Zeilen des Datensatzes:
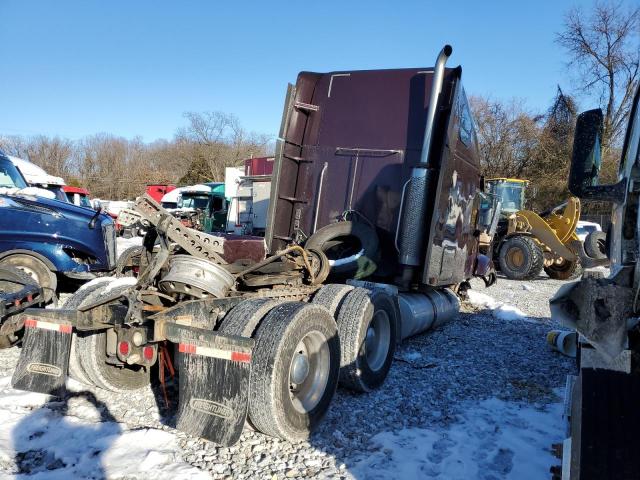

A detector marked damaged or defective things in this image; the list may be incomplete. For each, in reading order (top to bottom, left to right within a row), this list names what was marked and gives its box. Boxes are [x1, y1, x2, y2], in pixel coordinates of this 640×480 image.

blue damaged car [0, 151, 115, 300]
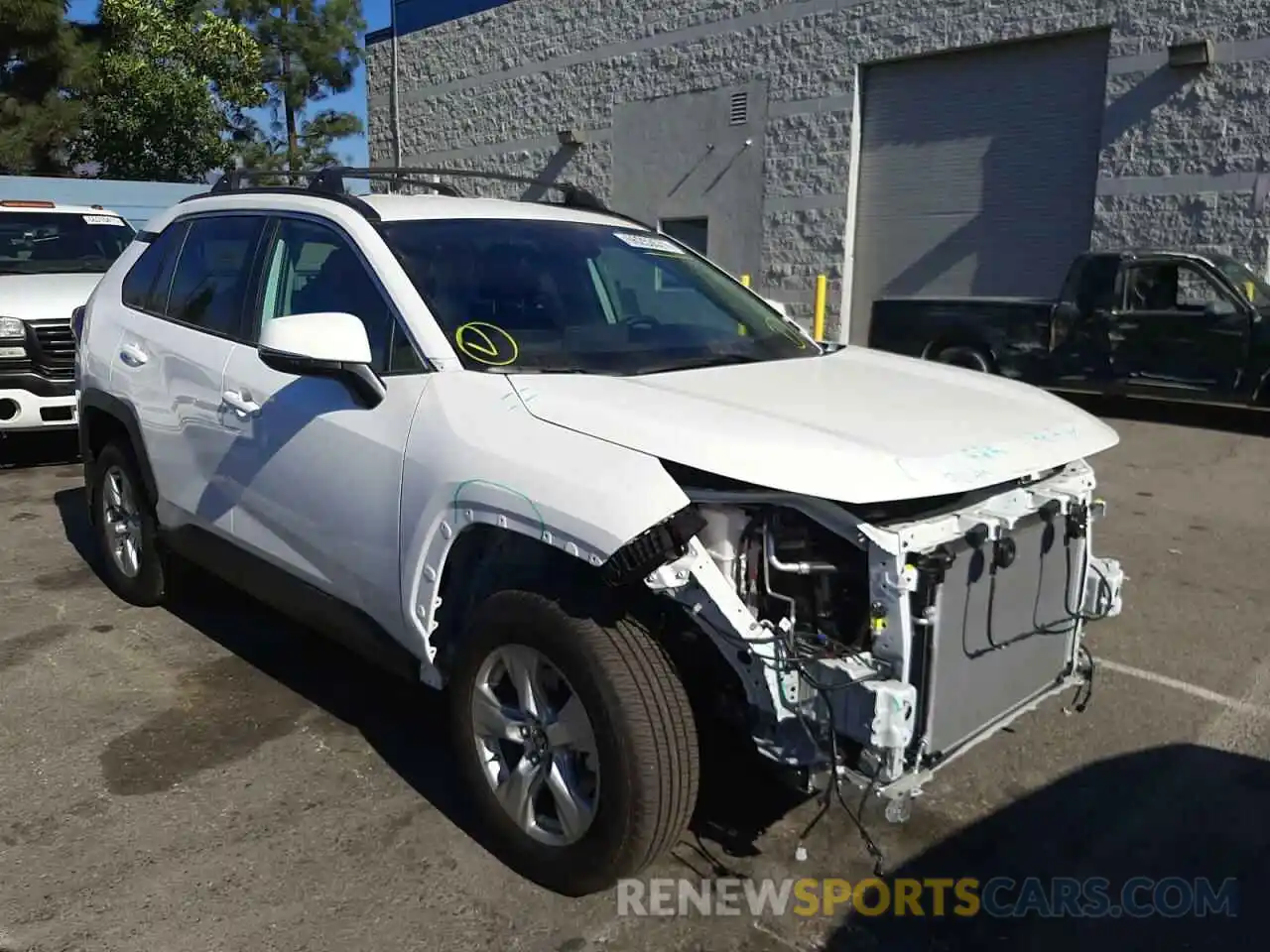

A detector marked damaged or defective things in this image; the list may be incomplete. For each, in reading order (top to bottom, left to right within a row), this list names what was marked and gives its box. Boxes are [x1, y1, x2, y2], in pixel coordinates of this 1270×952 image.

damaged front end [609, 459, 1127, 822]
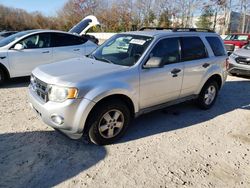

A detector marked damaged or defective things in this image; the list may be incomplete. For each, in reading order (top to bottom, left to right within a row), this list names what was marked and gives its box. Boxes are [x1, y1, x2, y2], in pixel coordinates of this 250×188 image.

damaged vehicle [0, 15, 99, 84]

• Ziel
Ersetze in allen obigen Zeilen „defective“ durch „broken“ und lass alles andere unverändert. Gib die Zeilen ohne die Bilder wieder.

• Erledigte Aufgabe
A detector marked damaged or broken things in this image; the list may be incomplete. For each, in reading order (top to bottom, left to right within a row), this list names what was marked and gives its box. Boxes are [x1, y1, x2, y2], in pixel coordinates of this 640×480 image.

blue damaged car [0, 151, 115, 300]

A detector marked damaged or broken things in this image; the list may be incomplete. For each, in reading order (top to bottom, left to right within a row), this list names what was marked and gives its box. Boxes are [x1, y1, x2, y2], in pixel coordinates of this 1270×952 image.

damaged front end [609, 459, 1127, 822]

A detector marked damaged or broken things in this image; the list may be incomplete. For each, in reading order (top to bottom, left to right within a row), this list names what was marked and gives its box. Boxes are [x1, y1, x2, y2], in pixel coordinates of this 250×188 image.

damaged vehicle [0, 15, 99, 84]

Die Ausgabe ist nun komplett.